---------- Source passage ----------

Henson was no diarist, but he did keep brief handwritten notes for much of his life in a journal book. This was published for the first time in 2012 by Chronicle Books as Imagination Illustrated: The Jim Henson Journal (and some pages can previewed at Googlebooks or Amazon). In the book, the short, brief entries have been supplemented hugely with illustrations put together by Karen Falk. In a foreword, Lisa Henson, Jim Henson’s oldest child, says: ‘The great profusion of images, titles, and characters that [Falk] has used to illustrate my father’s journal is a wonderful way to capture Jim’s very busyness - his wildly creative mind.’

Henson’s diary has also been used by Brian Jay Jones in his recent biography - Jim Henson: The Biography (Virgin Books, 2013). The New York Times called it ‘an exhaustive work that is never exhausting, a credit both to Jones’s brisk style and to Henson’s exceptional life’; but it also cautioned: ‘As strong as Jones is on Henson’s career, the man himself often remains out of sight, crouched just below the frame.’ Henson’s diary is referenced many dozens of time through the book, but most quotes from it are just two or three words long - reflecting the brevity of Henson’s diary entries. Most of verbatim quotes are embedded in Jones’s text, as in “Mom passed on,” he confided in his journal’ or ‘ “Received EMMY,” Jim wrote in his journal’. There are, though, a handful of slightly longer quotes (none dated), as follows:

‘My work schedule here is extremely full, [. . .] Work days usually start when I get up and go late into the evenings - shooting days end at 8 p.m. and often I’m meeting someone for dinner - business mostly. I go to ATV virtually every day . . . weekends I drop by the editing and sound dubbing.’

‘I don’t resent the long work time - I shouldn’t - I’m the one who set my life up this way - but I love to work. It’s the thing that I get the most satisfaction out of - and probably what I do best. Not that I don’t enjoy days off - I love vacations and loafing around. But I think much of the world has the wrong idea of working - it’s one of the good things in life - the feeling of accomplishment is more real and satisfying than finishing a good meal or looking at one’s accumulated wealth.’

‘Last night, I met the Queen of England - to dah!’ [At a Royal Variety Performance.]

‘I love it!. I’ve always enjoyed cars - and I enjoy being in love with my car.’ [On a brand-new Kermit-green Lotus with a license plate reading kermit given to him by Lord Grade.]

‘I really had a delightful time working on the concept - and talking it over with Cheryl - and it all gelled during that time, so that I’m quite happy with the way it has begun taking shape.’ [About The Dark Crystal.]

‘I’m trying to create this film in a different way, hoping to get all the creative elements going on it for a while before tying things down with a script.’ [About The Dark Crystal.]

‘It’s such a wonderful challenge to try to design an entire world ... like no one has ever seen before.’ [About The Dark Crystal.]

---------- Supplied entries ----------

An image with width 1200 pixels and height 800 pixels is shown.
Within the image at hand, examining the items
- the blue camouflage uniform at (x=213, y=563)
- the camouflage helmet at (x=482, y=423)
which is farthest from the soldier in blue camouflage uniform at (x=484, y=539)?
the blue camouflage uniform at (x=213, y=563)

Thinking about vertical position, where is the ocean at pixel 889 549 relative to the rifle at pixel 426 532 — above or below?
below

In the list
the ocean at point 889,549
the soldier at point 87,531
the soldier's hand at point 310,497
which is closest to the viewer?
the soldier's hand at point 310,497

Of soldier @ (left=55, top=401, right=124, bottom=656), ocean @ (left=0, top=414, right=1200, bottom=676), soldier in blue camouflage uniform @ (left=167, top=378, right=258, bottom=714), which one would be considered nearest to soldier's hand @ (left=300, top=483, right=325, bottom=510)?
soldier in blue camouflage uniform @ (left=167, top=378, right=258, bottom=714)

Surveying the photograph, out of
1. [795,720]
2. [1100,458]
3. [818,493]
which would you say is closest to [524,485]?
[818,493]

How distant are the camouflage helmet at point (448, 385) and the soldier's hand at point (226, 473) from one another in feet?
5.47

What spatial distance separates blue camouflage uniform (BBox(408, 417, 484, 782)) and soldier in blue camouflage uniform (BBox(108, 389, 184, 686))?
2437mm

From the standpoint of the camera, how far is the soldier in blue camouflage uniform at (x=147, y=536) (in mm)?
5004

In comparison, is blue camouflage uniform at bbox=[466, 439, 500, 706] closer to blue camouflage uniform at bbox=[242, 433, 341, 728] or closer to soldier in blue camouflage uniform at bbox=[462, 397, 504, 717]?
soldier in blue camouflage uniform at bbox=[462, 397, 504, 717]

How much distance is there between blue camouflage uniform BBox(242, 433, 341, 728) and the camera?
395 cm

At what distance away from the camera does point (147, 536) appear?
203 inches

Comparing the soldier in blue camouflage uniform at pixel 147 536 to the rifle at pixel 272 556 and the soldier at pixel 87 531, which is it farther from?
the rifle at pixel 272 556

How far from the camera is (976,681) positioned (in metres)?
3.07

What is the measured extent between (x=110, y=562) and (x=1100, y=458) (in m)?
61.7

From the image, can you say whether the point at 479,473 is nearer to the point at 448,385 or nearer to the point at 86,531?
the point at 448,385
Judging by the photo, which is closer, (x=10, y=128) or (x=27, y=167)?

----------

In the passage about Jim Henson's journal, who assembled the illustrations added to the entries in Imagination Illustrated?

Karen Falk